### Direction
Reproduce the full text on the 1999 Soul Train Lady of Soul Awards word for word, including its fact list, heading, and closing paragraph.
------ Source document ------
- Date: September 3, 1999
- Location: Santa Monica Civic Auditorium, Santa Monica, California
- Country: United States
- Hosted by: Shemar Moore, Deborah Cox, Monica, Busta Rhymes
- Most awards: Lauryn Hill (2), TLC (2)

= 1999 Soul Train Lady of Soul Awards =

American awards show

The 1999 Soul Train Lady of Soul Awards were held on September 3, 1999, at the Santa Monica Civic Auditorium in Santa Monica, California. Produced by Don Cornelius Productions, the fourth annual awards program was co-hosted by Shemar Moore, Deborah Cox, Monica and Busta Rhymes.
------ Data excerpt ------
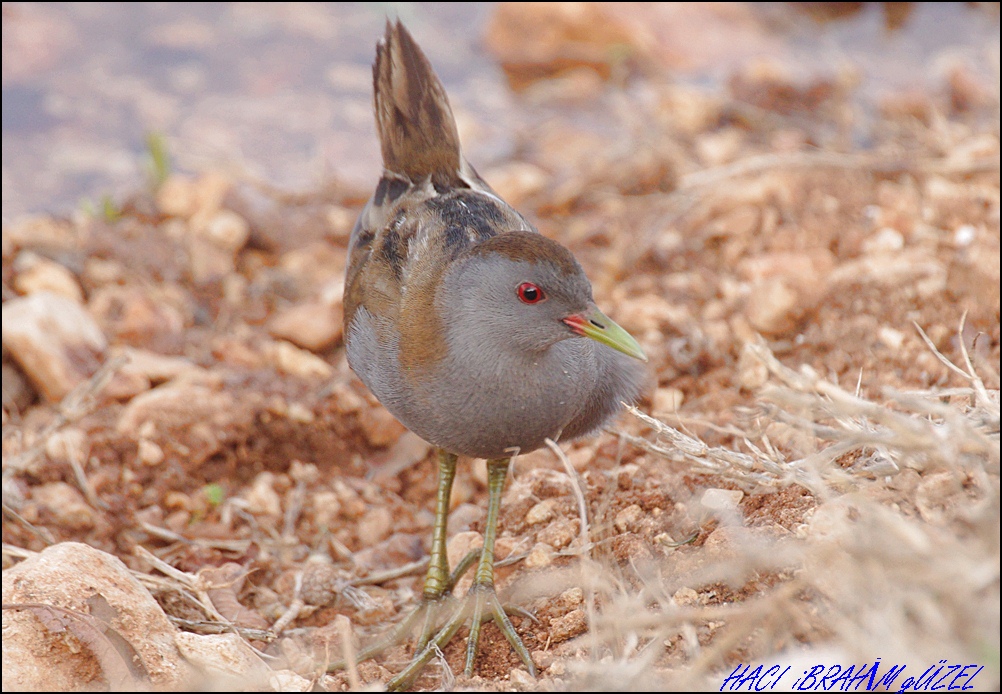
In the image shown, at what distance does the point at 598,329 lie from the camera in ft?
10.8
------
### Written solution
- Date: September 3, 1999
- Location: Santa Monica Civic Auditorium, Santa Monica, California
- Country: United States
- Hosted by: Shemar Moore, Deborah Cox, Monica, Busta Rhymes
- Most awards: Lauryn Hill (2), TLC (2)

= 1999 Soul Train Lady of Soul Awards =

American awards show

The 1999 Soul Train Lady of Soul Awards were held on September 3, 1999, at the Santa Monica Civic Auditorium in Santa Monica, California. Produced by Don Cornelius Productions, the fourth annual awards program was co-hosted by Shemar Moore, Deborah Cox, Monica and Busta Rhymes.